Collected data entries:
==================================================

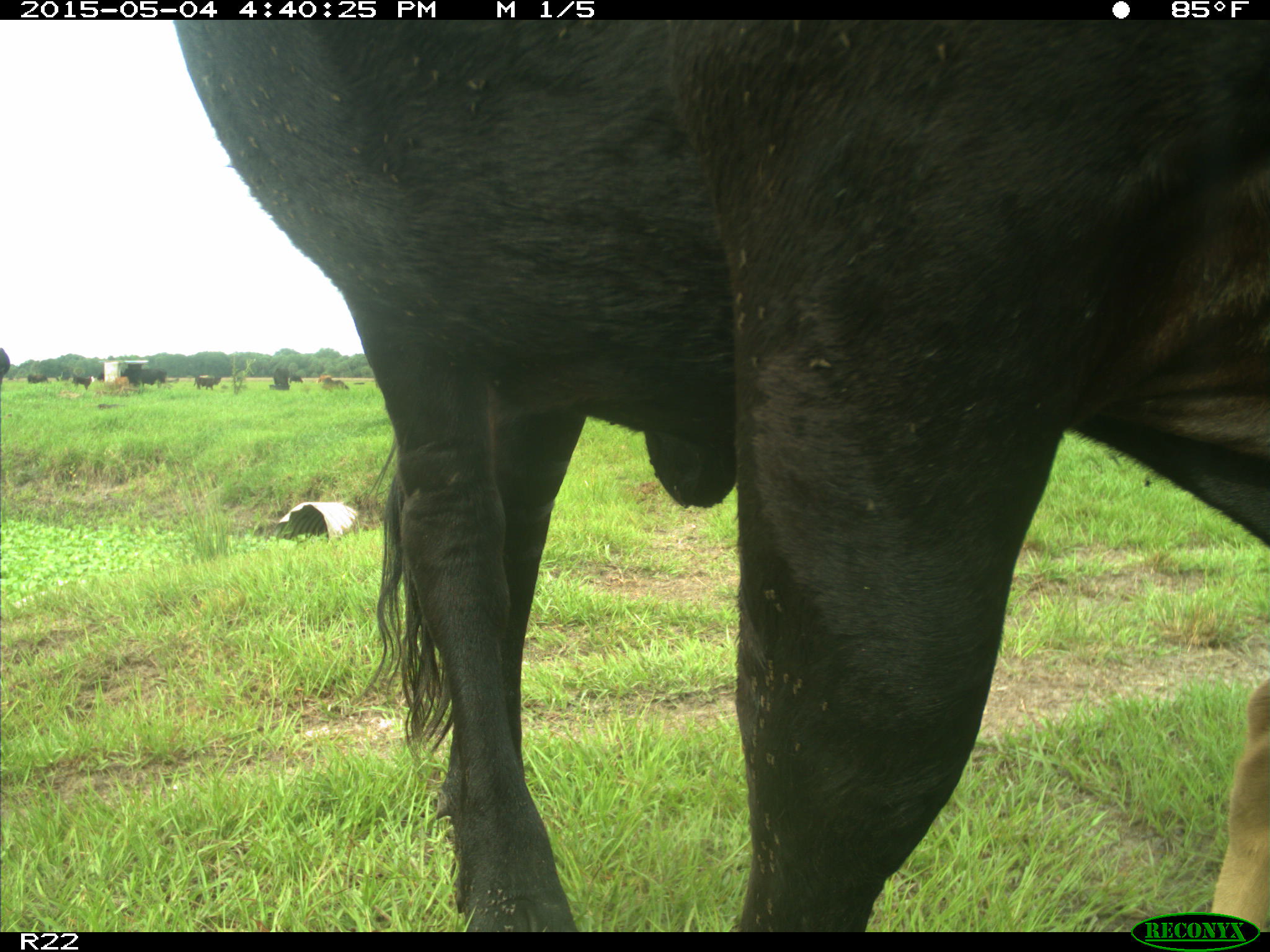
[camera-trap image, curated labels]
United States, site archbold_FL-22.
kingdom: Animalia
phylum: Chordata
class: Mammalia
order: Artiodactyla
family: Bovidae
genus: Bos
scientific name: Bos taurus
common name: domestic cow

==================================================

--- To do ---
Since only the text is needed, retype the data above exactly and omit the pictures.

--- Output ---
[camera-trap image, curated labels]
United States, site archbold_FL-22.
kingdom: Animalia
phylum: Chordata
class: Mammalia
order: Artiodactyla
family: Bovidae
genus: Bos
scientific name: Bos taurus
common name: domestic cow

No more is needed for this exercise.